• Record excerpts
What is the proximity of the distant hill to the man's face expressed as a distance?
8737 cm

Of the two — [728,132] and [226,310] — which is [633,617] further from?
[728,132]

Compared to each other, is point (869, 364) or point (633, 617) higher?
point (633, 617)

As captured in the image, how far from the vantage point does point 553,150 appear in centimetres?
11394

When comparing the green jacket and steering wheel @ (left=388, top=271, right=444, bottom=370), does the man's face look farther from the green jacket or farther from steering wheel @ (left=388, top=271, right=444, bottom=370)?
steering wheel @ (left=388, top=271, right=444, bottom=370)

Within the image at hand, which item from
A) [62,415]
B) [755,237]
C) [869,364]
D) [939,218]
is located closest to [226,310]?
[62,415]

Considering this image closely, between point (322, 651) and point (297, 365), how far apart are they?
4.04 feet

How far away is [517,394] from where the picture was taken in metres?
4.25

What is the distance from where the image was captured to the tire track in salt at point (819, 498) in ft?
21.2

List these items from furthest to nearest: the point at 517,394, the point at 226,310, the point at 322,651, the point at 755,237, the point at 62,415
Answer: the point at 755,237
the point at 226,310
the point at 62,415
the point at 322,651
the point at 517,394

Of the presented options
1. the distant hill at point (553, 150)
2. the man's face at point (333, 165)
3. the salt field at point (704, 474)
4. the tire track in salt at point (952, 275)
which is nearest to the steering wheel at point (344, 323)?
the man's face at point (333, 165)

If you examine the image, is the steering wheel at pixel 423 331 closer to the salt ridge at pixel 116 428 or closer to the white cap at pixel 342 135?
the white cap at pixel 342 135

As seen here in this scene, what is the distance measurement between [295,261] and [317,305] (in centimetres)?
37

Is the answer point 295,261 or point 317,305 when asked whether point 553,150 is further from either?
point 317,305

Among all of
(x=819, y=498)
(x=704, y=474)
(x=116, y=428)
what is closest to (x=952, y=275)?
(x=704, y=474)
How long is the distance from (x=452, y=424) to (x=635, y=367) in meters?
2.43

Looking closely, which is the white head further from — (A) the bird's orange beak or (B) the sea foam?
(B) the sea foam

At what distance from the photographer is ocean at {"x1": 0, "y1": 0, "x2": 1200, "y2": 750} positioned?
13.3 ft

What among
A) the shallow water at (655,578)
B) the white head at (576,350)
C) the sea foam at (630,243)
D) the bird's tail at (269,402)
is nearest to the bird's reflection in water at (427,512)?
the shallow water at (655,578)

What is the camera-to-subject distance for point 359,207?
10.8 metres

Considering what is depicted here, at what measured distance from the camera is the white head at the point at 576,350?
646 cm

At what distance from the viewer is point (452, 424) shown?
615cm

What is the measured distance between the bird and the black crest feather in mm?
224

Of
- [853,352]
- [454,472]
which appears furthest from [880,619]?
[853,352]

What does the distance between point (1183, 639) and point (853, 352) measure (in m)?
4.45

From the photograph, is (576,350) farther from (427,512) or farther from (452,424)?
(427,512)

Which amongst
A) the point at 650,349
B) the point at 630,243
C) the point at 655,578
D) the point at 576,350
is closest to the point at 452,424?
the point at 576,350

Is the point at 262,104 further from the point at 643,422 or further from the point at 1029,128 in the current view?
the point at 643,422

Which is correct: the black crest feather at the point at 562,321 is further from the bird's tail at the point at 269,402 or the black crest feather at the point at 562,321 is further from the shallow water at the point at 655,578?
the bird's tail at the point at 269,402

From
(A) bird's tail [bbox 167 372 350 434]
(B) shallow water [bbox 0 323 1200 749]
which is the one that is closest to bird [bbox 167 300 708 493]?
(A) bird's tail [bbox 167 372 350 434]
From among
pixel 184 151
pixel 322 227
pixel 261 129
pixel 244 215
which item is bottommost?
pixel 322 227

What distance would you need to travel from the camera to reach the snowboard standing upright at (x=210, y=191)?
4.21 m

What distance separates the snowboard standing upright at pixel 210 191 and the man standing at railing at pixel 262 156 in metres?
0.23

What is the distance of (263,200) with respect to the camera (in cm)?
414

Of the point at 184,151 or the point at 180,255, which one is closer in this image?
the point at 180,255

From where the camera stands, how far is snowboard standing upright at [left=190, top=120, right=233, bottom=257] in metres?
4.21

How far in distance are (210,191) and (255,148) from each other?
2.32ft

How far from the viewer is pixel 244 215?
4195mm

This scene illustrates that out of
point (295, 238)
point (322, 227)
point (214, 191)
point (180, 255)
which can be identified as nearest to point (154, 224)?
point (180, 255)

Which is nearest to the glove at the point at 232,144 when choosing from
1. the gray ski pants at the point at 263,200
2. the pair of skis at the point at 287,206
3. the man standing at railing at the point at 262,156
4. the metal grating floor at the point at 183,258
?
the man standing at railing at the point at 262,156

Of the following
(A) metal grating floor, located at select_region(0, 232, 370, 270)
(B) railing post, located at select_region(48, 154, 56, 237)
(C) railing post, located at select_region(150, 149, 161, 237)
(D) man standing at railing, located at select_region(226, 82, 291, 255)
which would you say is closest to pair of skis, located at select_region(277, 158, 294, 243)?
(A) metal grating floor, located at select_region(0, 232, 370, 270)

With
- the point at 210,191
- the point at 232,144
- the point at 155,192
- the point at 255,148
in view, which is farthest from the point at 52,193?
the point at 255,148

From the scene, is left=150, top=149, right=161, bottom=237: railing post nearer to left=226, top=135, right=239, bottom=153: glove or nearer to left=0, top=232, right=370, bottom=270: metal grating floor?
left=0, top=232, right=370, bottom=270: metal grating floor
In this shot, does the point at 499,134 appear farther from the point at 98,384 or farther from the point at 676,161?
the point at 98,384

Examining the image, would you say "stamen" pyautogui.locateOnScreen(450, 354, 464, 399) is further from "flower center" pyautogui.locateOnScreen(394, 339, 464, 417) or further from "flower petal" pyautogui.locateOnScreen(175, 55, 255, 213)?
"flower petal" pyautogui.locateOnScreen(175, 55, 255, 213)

• What you should do
Reproduce every row above word for word, from the first to the last.

• Written answer
What is the proximity of the distant hill to the man's face expressed as a distance?
8737 cm

Of the two — [728,132] and [226,310] — which is [633,617] further from?
[728,132]

Compared to each other, is point (869, 364) or point (633, 617) higher?
point (633, 617)

As captured in the image, how far from the vantage point does point 553,150 appear in centimetres?
11394

When comparing the green jacket and steering wheel @ (left=388, top=271, right=444, bottom=370), does the man's face look farther from the green jacket or farther from steering wheel @ (left=388, top=271, right=444, bottom=370)?
steering wheel @ (left=388, top=271, right=444, bottom=370)

Within the image at hand, which item from
A) [62,415]
B) [755,237]
C) [869,364]
D) [939,218]
is located closest to [226,310]?
[62,415]

Considering this image closely, between point (322, 651) and point (297, 365), how far apart are they?
4.04 feet

How far away is [517,394] from where the picture was taken in metres?
4.25

What is the distance from where the image was captured to the tire track in salt at point (819, 498) in ft?
21.2

List these items from furthest to nearest: the point at 517,394, the point at 226,310, the point at 322,651, the point at 755,237, the point at 62,415
Answer: the point at 755,237
the point at 226,310
the point at 62,415
the point at 322,651
the point at 517,394

Of the presented options
1. the distant hill at point (553, 150)
2. the man's face at point (333, 165)
3. the salt field at point (704, 474)
4. the tire track in salt at point (952, 275)
which is nearest to the steering wheel at point (344, 323)?
the man's face at point (333, 165)

If you examine the image, is the steering wheel at pixel 423 331 closer to the salt ridge at pixel 116 428 or closer to the white cap at pixel 342 135?
the white cap at pixel 342 135

As seen here in this scene, what is the distance measurement between [295,261] and [317,305] (in centimetres)?
37

Is the answer point 295,261 or point 317,305 when asked whether point 553,150 is further from either?
point 317,305

Among all of
(x=819, y=498)
(x=704, y=474)
(x=116, y=428)
what is closest to (x=952, y=275)?
(x=704, y=474)
How long is the distance from (x=452, y=424) to (x=635, y=367) in meters?
2.43

Looking closely, which is the white head further from — (A) the bird's orange beak or (B) the sea foam?
(B) the sea foam

At what distance from the photographer is ocean at {"x1": 0, "y1": 0, "x2": 1200, "y2": 750} positioned?
13.3 ft

What among
A) the shallow water at (655,578)
B) the white head at (576,350)
C) the sea foam at (630,243)
D) the bird's tail at (269,402)
is nearest to the bird's reflection in water at (427,512)?
the shallow water at (655,578)

What is the camera-to-subject distance for point 359,207?
10.8 metres

Considering what is depicted here, at what measured distance from the camera is the white head at the point at 576,350?
646 cm

At what distance from the viewer is point (452, 424) shown?
615cm

What is the measured distance between the bird and the black crest feather in mm?
224

Of
- [853,352]
- [454,472]
which appears furthest from [880,619]?
[853,352]

What does the distance between point (1183, 639) and point (853, 352) measure (in m)?
4.45

From the photograph, is (576,350) farther from (427,512) or farther from (452,424)?
(427,512)

Which amongst
A) the point at 650,349
B) the point at 630,243
C) the point at 655,578
D) the point at 576,350
is closest to the point at 452,424?
the point at 576,350

Is the point at 262,104 further from the point at 643,422 or further from the point at 1029,128 in the current view?
the point at 643,422

Which is correct: the black crest feather at the point at 562,321 is further from the bird's tail at the point at 269,402 or the black crest feather at the point at 562,321 is further from the shallow water at the point at 655,578?
the bird's tail at the point at 269,402

From
(A) bird's tail [bbox 167 372 350 434]
(B) shallow water [bbox 0 323 1200 749]
which is the one that is closest to bird [bbox 167 300 708 493]?
(A) bird's tail [bbox 167 372 350 434]
From among
pixel 184 151
pixel 322 227
pixel 261 129
pixel 244 215
which item is bottommost?
pixel 322 227

What distance would you need to travel from the camera to reach the snowboard standing upright at (x=210, y=191)?
4.21 m

What distance separates the snowboard standing upright at pixel 210 191 and the man standing at railing at pixel 262 156 in metres?
0.23

What is the distance of (263,200) with respect to the camera (in cm)?
414

Of the point at 184,151 or the point at 180,255, which one is closer in this image?
the point at 180,255

From where the camera stands, how far is snowboard standing upright at [left=190, top=120, right=233, bottom=257] in metres?
4.21

How far in distance are (210,191) and (255,148) from each other?
2.32ft

How far from the viewer is pixel 244 215?
4195mm

This scene illustrates that out of
point (295, 238)
point (322, 227)
point (214, 191)
point (180, 255)
which can be identified as nearest to point (154, 224)?
point (180, 255)

Which is nearest to the glove at the point at 232,144 when choosing from
1. the gray ski pants at the point at 263,200
2. the pair of skis at the point at 287,206
3. the man standing at railing at the point at 262,156
4. the metal grating floor at the point at 183,258
?
the man standing at railing at the point at 262,156

Of the following
(A) metal grating floor, located at select_region(0, 232, 370, 270)
(B) railing post, located at select_region(48, 154, 56, 237)
(C) railing post, located at select_region(150, 149, 161, 237)
(D) man standing at railing, located at select_region(226, 82, 291, 255)
which would you say is closest to pair of skis, located at select_region(277, 158, 294, 243)?
(A) metal grating floor, located at select_region(0, 232, 370, 270)

With
- the point at 210,191
- the point at 232,144
- the point at 155,192
- the point at 255,148
in view, which is farthest from the point at 52,193?
the point at 255,148

From the scene, is left=150, top=149, right=161, bottom=237: railing post nearer to left=226, top=135, right=239, bottom=153: glove or nearer to left=0, top=232, right=370, bottom=270: metal grating floor?
left=0, top=232, right=370, bottom=270: metal grating floor
In this shot, does the point at 499,134 appear farther from the point at 98,384 or farther from the point at 676,161?
the point at 98,384

Examining the image, would you say "stamen" pyautogui.locateOnScreen(450, 354, 464, 399) is further from "flower center" pyautogui.locateOnScreen(394, 339, 464, 417) or further from "flower petal" pyautogui.locateOnScreen(175, 55, 255, 213)?
"flower petal" pyautogui.locateOnScreen(175, 55, 255, 213)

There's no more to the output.